Nirvana Bleach [Deluxe]
It’s probably safe to assume that most people heard Nirvana’s debut, Bleach, after already experiencing the massive, culture-shifting Nevermind. Though the albums clearly emerged from the same minds, the differences are pretty jarring: Famously recorded for $600, Bleach sounds like what it was—a scrappy, snarly, dirty record made by a band still coming into its sound. That’s no slight: Had Nirvana split after Bleach, Sub Pop would probably still be making a big deal out of the record’s 20th anniversary. Sure, it’s valuable as a blueprint for music that would change everything (for a while, anyway), but also as a repository for the perfect synthesis of grunge’s anger and Kurt Cobain’s pop sensibility. Songs like “Scoff” and “About A Girl” are as important to Nirvana’s story as “Stay Away” or “Tourette’s.” And for those not psyched about paying for it again: This deluxe reissue includes a fat book filled with old photos (and a photocopy of the band’s original recording contract) as well as a complete recording of a spirited live 1990 show that naturally focuses on the Bleach era.
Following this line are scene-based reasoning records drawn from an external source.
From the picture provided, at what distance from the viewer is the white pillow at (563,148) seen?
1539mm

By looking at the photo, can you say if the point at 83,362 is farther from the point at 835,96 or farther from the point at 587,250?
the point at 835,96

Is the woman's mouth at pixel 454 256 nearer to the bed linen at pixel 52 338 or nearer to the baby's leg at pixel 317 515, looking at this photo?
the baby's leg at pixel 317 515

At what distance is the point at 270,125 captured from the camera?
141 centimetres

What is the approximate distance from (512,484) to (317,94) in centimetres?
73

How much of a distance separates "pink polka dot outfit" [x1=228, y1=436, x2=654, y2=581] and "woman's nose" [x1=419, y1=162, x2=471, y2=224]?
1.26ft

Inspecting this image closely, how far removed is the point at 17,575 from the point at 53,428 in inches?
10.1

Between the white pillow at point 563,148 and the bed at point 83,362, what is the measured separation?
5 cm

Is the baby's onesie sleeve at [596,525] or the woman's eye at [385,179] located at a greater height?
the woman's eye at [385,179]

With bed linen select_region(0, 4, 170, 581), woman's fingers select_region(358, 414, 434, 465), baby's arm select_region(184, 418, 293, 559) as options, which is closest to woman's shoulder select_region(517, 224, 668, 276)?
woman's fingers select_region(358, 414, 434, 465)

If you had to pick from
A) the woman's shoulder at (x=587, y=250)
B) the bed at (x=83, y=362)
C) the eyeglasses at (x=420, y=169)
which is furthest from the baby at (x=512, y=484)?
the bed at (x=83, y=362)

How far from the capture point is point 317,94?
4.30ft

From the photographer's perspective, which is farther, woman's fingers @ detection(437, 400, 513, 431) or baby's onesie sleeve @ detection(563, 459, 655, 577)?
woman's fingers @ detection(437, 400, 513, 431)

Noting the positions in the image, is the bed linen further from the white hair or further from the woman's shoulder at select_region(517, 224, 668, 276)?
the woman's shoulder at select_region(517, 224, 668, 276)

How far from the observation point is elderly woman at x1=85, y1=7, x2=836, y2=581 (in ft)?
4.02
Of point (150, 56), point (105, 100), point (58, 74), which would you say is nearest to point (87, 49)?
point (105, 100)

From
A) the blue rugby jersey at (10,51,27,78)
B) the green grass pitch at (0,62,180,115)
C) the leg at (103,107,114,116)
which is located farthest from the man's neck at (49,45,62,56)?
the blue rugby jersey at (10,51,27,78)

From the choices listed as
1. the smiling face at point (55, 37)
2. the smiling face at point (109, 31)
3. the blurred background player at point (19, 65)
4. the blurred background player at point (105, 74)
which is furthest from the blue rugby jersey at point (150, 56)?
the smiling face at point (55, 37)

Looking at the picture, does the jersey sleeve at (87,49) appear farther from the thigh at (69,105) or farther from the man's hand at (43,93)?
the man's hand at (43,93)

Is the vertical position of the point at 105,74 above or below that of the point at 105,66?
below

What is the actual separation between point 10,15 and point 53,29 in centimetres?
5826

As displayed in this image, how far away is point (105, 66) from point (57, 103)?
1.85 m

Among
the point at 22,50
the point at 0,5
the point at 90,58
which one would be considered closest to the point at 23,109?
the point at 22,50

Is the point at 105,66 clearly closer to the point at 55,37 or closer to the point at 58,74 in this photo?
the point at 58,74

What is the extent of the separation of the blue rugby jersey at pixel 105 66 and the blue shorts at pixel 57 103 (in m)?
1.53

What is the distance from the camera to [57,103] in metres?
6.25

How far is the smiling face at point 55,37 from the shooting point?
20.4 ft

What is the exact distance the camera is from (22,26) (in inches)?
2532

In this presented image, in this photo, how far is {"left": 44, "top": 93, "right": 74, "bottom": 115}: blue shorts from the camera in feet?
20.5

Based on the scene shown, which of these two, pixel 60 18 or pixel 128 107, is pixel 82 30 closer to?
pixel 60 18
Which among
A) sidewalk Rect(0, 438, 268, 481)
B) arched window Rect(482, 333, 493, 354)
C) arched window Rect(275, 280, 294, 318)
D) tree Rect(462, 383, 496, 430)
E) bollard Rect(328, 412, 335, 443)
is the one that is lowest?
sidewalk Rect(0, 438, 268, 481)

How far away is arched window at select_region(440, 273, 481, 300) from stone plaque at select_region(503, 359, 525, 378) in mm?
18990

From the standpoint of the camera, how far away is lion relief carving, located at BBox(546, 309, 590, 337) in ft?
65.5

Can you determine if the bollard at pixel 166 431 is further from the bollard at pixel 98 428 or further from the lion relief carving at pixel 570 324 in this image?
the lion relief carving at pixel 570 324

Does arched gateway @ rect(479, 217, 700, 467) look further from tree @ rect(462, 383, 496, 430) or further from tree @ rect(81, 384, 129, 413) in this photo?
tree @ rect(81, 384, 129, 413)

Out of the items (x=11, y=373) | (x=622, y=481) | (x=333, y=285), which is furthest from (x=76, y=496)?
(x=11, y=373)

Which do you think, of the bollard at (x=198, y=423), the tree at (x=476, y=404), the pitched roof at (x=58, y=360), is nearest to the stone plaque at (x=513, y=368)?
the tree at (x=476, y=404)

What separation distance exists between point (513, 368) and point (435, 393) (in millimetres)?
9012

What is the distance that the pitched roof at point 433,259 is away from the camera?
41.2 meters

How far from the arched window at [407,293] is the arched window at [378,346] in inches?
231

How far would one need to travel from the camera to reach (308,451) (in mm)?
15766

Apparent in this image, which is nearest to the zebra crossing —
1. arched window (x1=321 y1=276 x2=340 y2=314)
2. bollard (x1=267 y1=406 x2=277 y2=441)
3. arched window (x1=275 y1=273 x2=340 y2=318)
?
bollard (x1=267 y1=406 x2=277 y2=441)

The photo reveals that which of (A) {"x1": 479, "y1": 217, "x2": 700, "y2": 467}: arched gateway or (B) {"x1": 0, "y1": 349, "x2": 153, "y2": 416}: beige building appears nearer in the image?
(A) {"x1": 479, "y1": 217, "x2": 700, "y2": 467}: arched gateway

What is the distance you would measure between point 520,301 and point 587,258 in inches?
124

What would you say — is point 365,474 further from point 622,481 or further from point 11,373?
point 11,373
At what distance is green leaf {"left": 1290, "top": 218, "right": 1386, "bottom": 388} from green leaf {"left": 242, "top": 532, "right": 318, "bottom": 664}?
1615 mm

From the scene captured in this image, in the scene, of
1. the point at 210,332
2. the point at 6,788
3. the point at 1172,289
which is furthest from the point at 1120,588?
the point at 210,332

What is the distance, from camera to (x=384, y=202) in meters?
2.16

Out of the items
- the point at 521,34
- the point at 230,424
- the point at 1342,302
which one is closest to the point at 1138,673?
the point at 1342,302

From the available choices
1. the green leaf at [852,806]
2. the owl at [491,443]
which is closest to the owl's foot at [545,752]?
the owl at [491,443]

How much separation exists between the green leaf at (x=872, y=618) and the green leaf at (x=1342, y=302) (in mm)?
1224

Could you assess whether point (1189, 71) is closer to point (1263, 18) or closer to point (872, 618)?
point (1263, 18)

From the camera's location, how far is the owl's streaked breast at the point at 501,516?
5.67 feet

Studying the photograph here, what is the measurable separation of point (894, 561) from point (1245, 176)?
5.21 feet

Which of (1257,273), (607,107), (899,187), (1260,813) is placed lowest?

What a difference two years make. Between 1990 and 1992, Nirvana graduated from tiny clubs to a headlining slot at the massive Reading Festival, and from a bunch of dirtbag rockers to a gang already weary of worldwide fame. That doesn’t stop the Live At Reading release—available as a CD, DVD, or combo pack—from greatness, though. Cobain, ever the sarcastic bastard, was wheeled onto the stage in wheelchair, wearing a wig and a hospital gown—a reference to press rumors of his ill health, and perhaps to the fact that he became a father less than two weeks before this show. Still, Cobain was ready to tease himself and give a massive performance: It’s easy to forget what a likeable tangle his vocal cords delivered, but when he’s on here, especially on “Aneurysm,” he’s unmatched. (When he’s a bit off, later in the show, his pain is palpable.) But it’s a monster of a concert film in any case, with a band at the height of its powers—and not yet totally sick of “Smells Like Teen Spirit.” (They do give it a cheeky intro, introducing it with the similar chords from Boston’s “More Than A Feeling.”) Beyond the show itself, there’s little to be found here, though watch past the credits as Cobain is approached by a dad and his cancer-stricken kid: It’s a quick, rare glimpse into the world in which Cobain never got comfortable living.